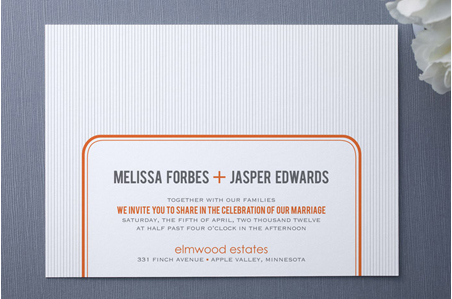 orange and white wedding invitation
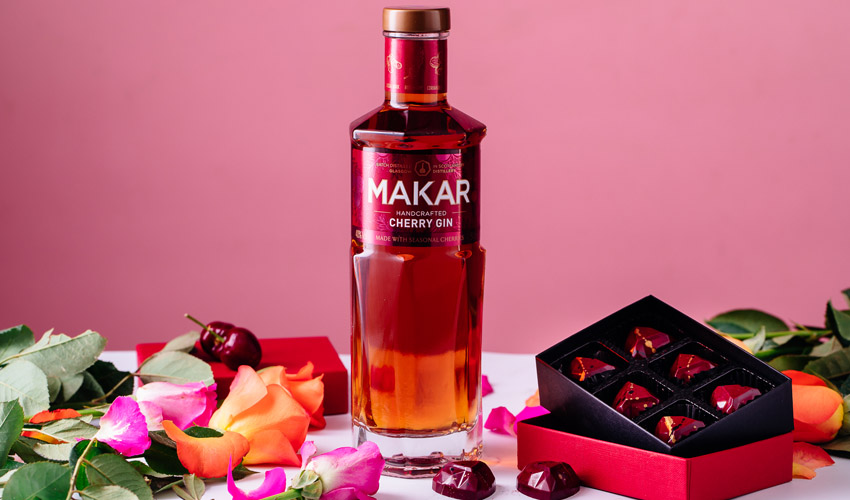 makar cherry gin chocolates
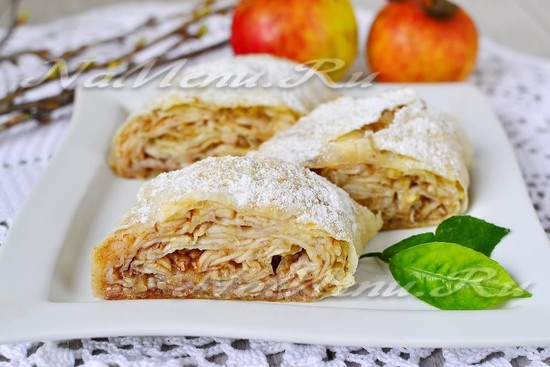 рецепт штруделя с яблоками из лаваша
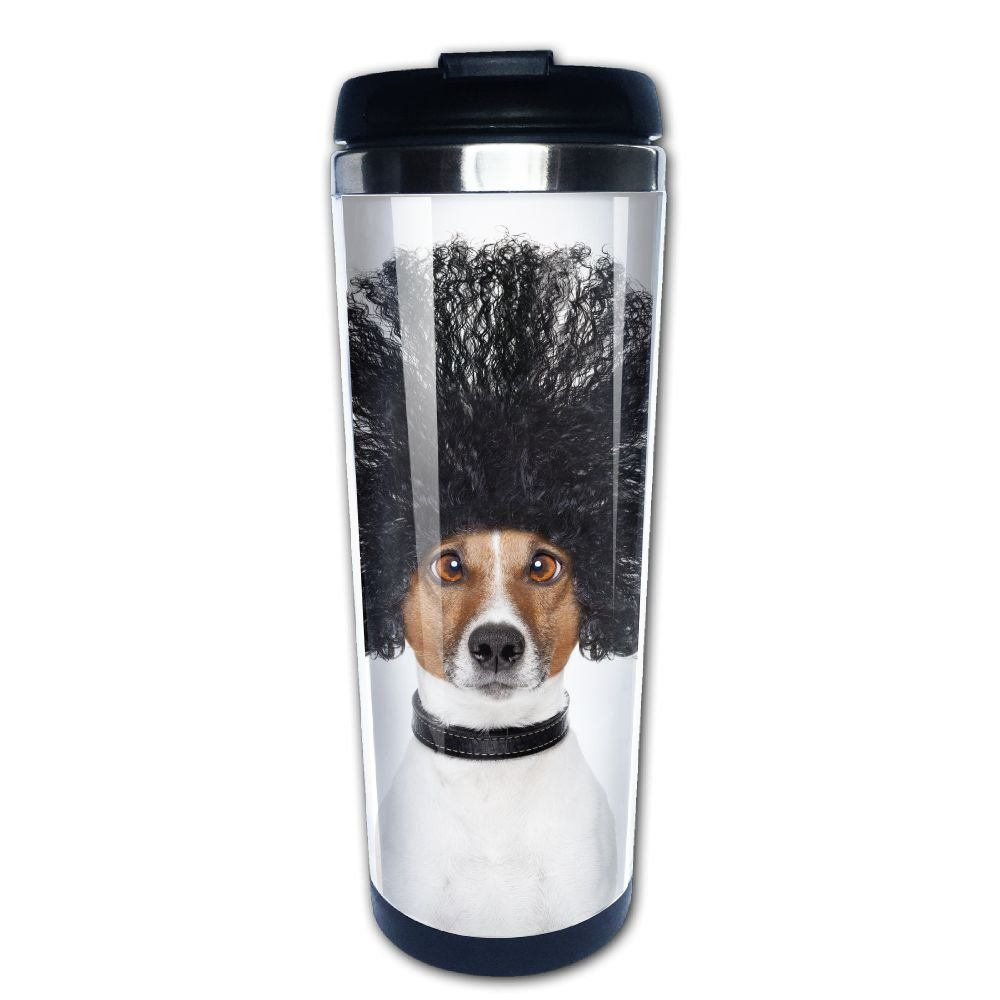 Kooiico Bad Hair Day Dog Ready To Look Beautiful At The Wellness Spa Salon Isolated On White Background Coffee Mug Thermal Cup Drinkware With Easy Clean Lid 14-Ounce Mug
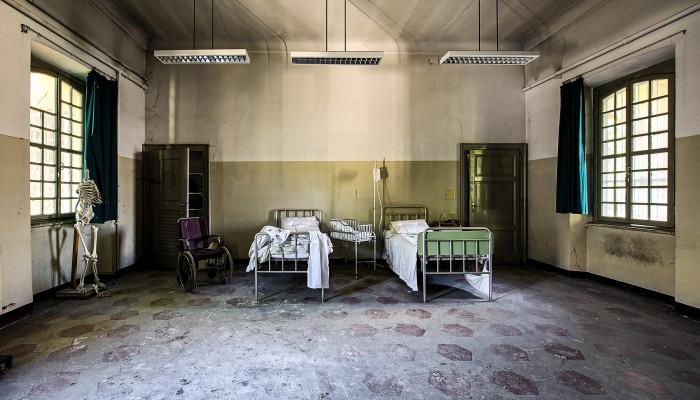 Delimir Rešicki: Betegség
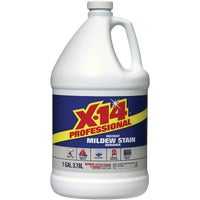 260240 X-14 Professional Mildew Stain Remover mildew remover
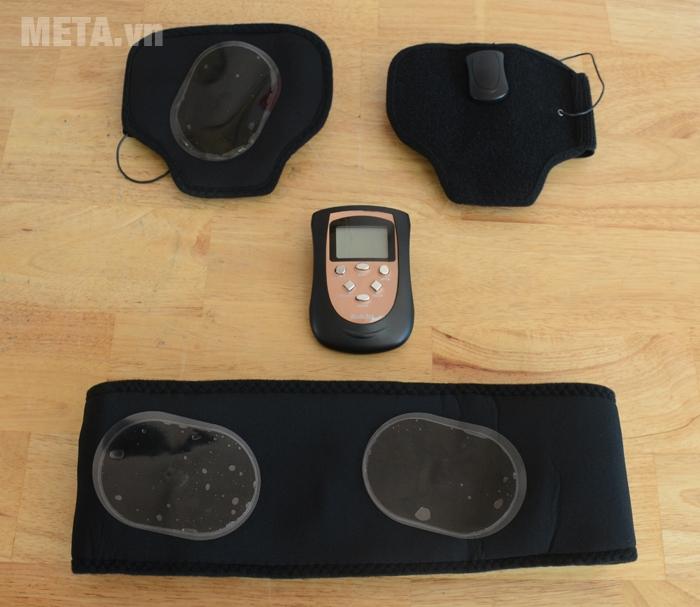 Đai massage bụng và cánh tay Bodi-Tek BT-AATB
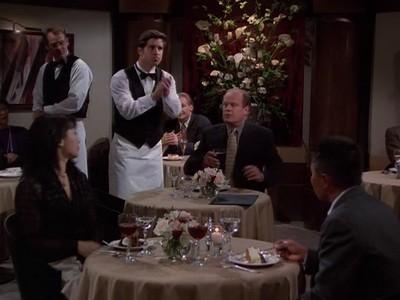 Frasier - Season 4 Episode 24: Odd Man Out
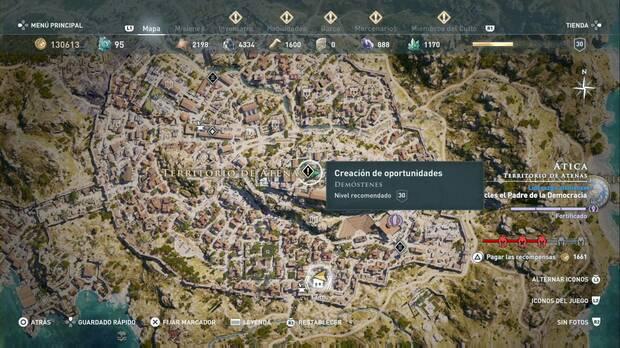 Assassin's Creed Odyssey - Creación de oportunidades: localización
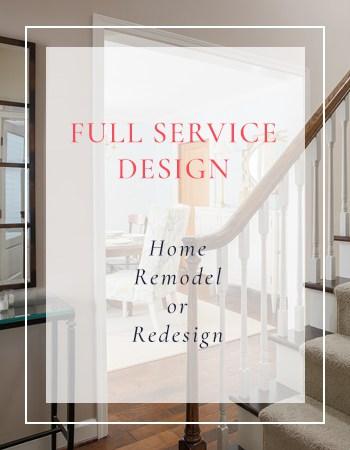 services-fullservice-remodel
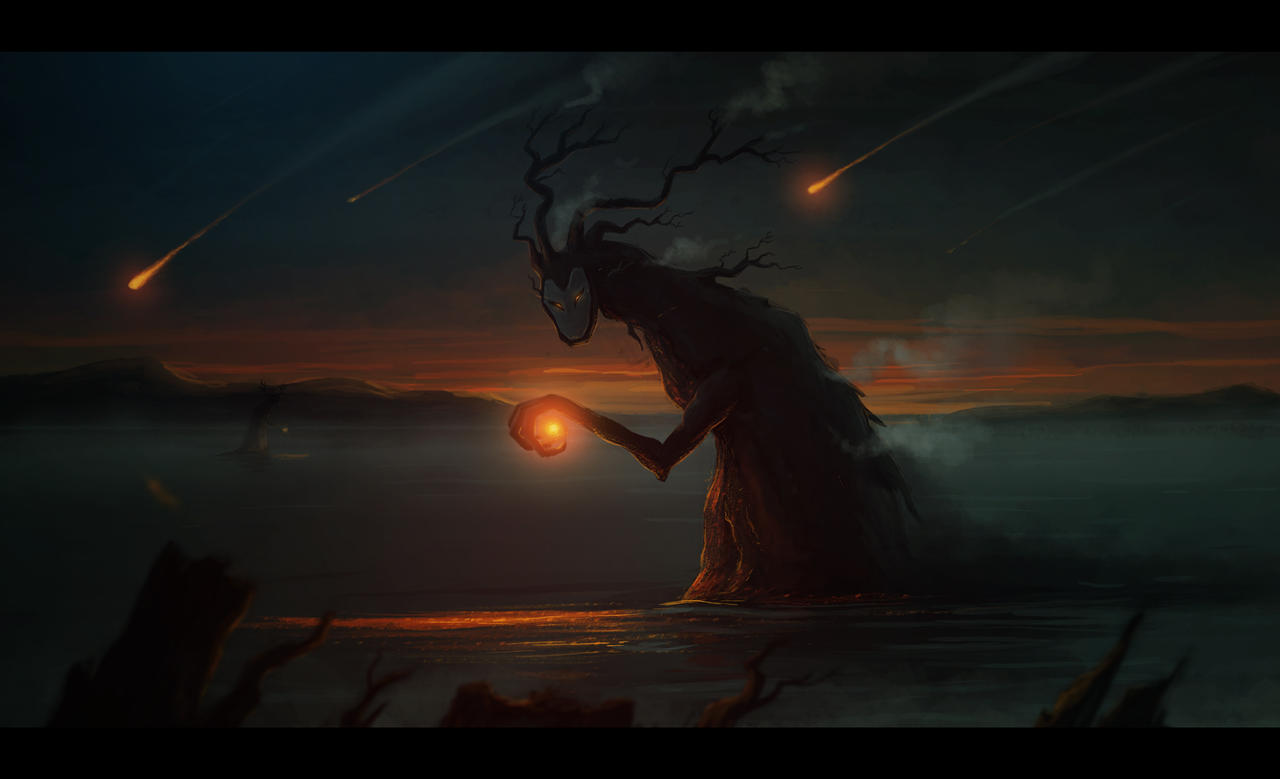 Dark Figure by Eredel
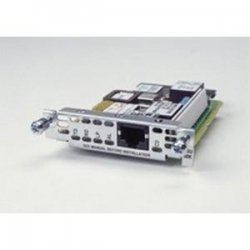 Cisco - WIC-1DSU-56K4= - Cisco-IMSourcing DS WIC-1DSU-56K4 WAN Interface Card (WIC) - For Wide Area Network 1 RJ-45 Switched 56/64 Network WAN64 kbit/s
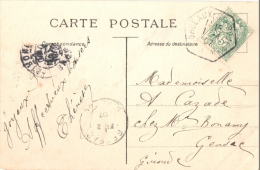 2398 BORDEAUX St PROJET A -A Gironde Carte Postale Blanc 5 C Vert Yv 111 Ob Recette Auxiliaire Urbaine D7 - Postmark Collection (Covers)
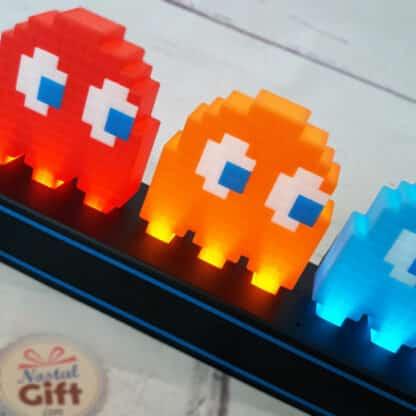 Lampe colorée Pac-Man et Fantômes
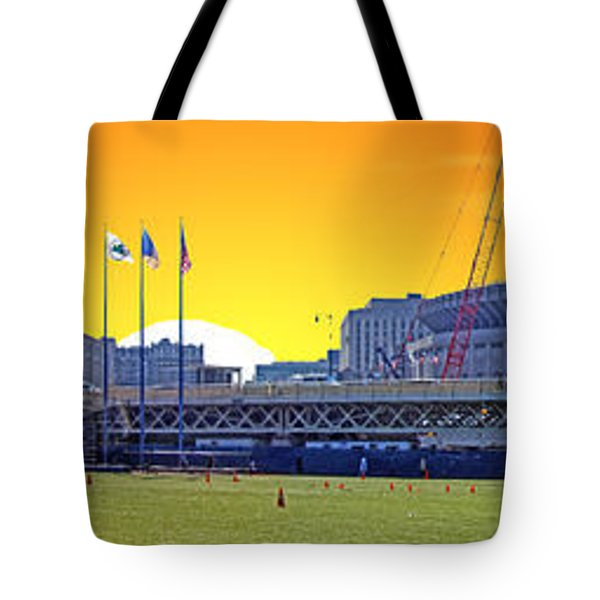 The Old and New Yankee Stadiums Side by Side at Sunset Tote Bag by Nishanth Gopinathan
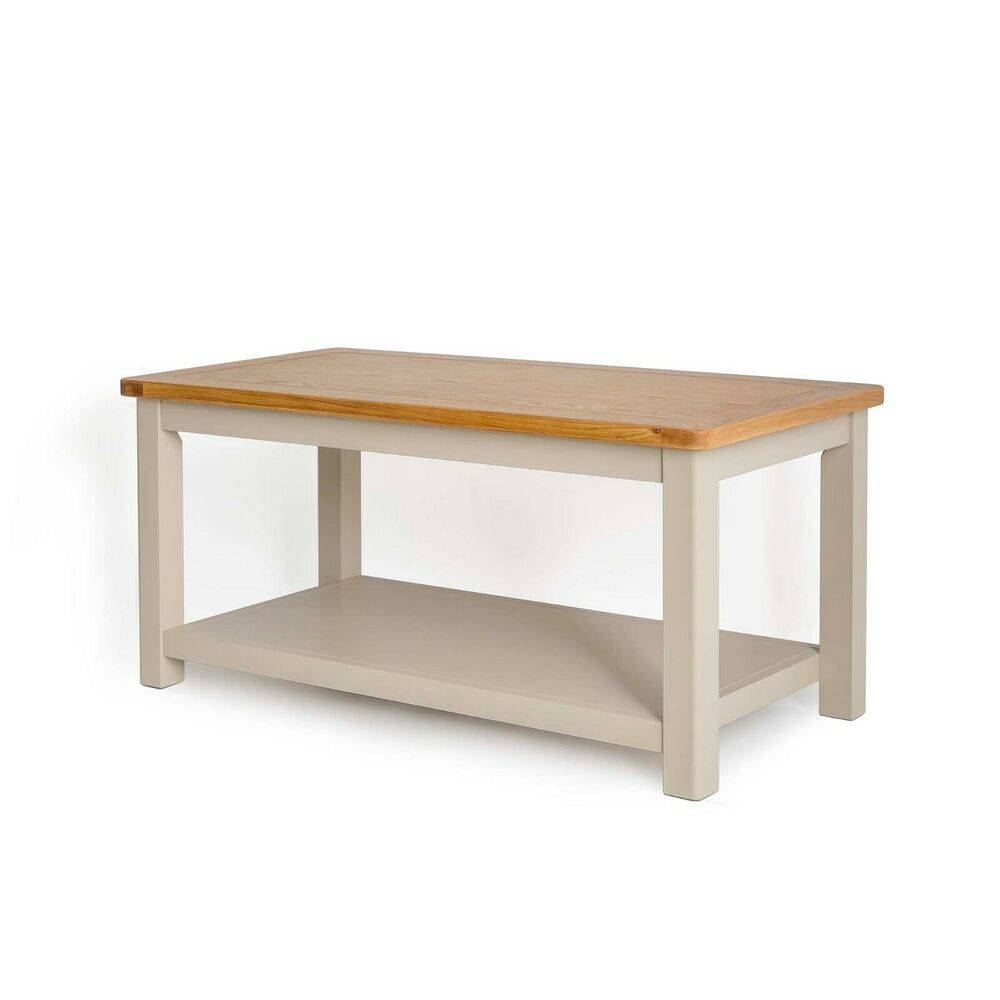 Grey Solid Wood Coffee Table: Padstow Painted Coffee Table / Solid Wood Grey Painted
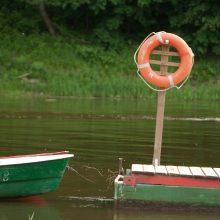 Ventos upėje nuskendo moteris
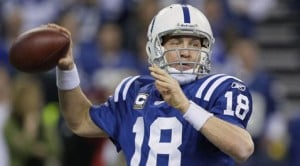 Colts, Saints show passing now wins in NFL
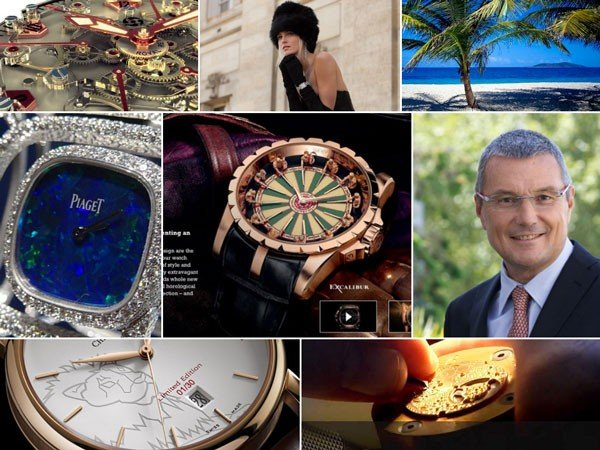 Newsletter - The full spectrum of luxury watch brands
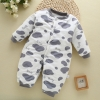 color 25high quality cotton Camouflage printing thicken infant rompers clothes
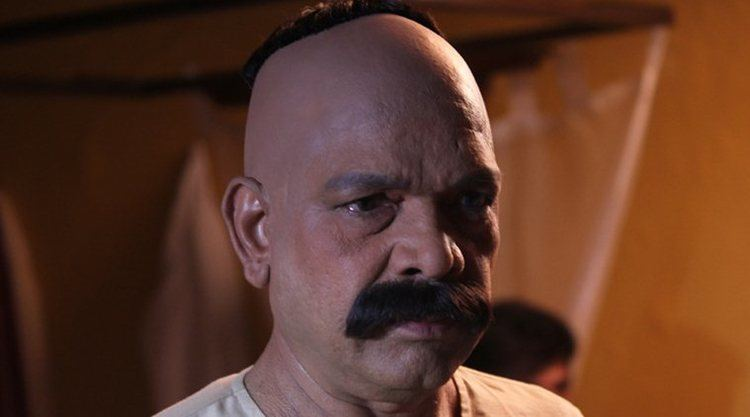 Govind Namdev Felt a sense of pride to portray Tilak Govind Namdev The Indian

════

**Exercise:** All of the data above should be quoted exactly, except for the pictures.

**Exercise answer:**
 orange and white wedding invitation
 makar cherry gin chocolates
 рецепт штруделя с яблоками из лаваша
 Kooiico Bad Hair Day Dog Ready To Look Beautiful At The Wellness Spa Salon Isolated On White Background Coffee Mug Thermal Cup Drinkware With Easy Clean Lid 14-Ounce Mug
 Delimir Rešicki: Betegség
 260240 X-14 Professional Mildew Stain Remover mildew remover
 Đai massage bụng và cánh tay Bodi-Tek BT-AATB
 Frasier - Season 4 Episode 24: Odd Man Out
 Assassin's Creed Odyssey - Creación de oportunidades: localización
 services-fullservice-remodel
 Dark Figure by Eredel
 Cisco - WIC-1DSU-56K4= - Cisco-IMSourcing DS WIC-1DSU-56K4 WAN Interface Card (WIC) - For Wide Area Network 1 RJ-45 Switched 56/64 Network WAN64 kbit/s
 2398 BORDEAUX St PROJET A -A Gironde Carte Postale Blanc 5 C Vert Yv 111 Ob Recette Auxiliaire Urbaine D7 - Postmark Collection (Covers)
 Lampe colorée Pac-Man et Fantômes
 The Old and New Yankee Stadiums Side by Side at Sunset Tote Bag by Nishanth Gopinathan
 Grey Solid Wood Coffee Table: Padstow Painted Coffee Table / Solid Wood Grey Painted
 Ventos upėje nuskendo moteris
 Colts, Saints show passing now wins in NFL
 Newsletter - The full spectrum of luxury watch brands
 color 25high quality cotton Camouflage printing thicken infant rompers clothes
 Govind Namdev Felt a sense of pride to portray Tilak Govind Namdev The Indian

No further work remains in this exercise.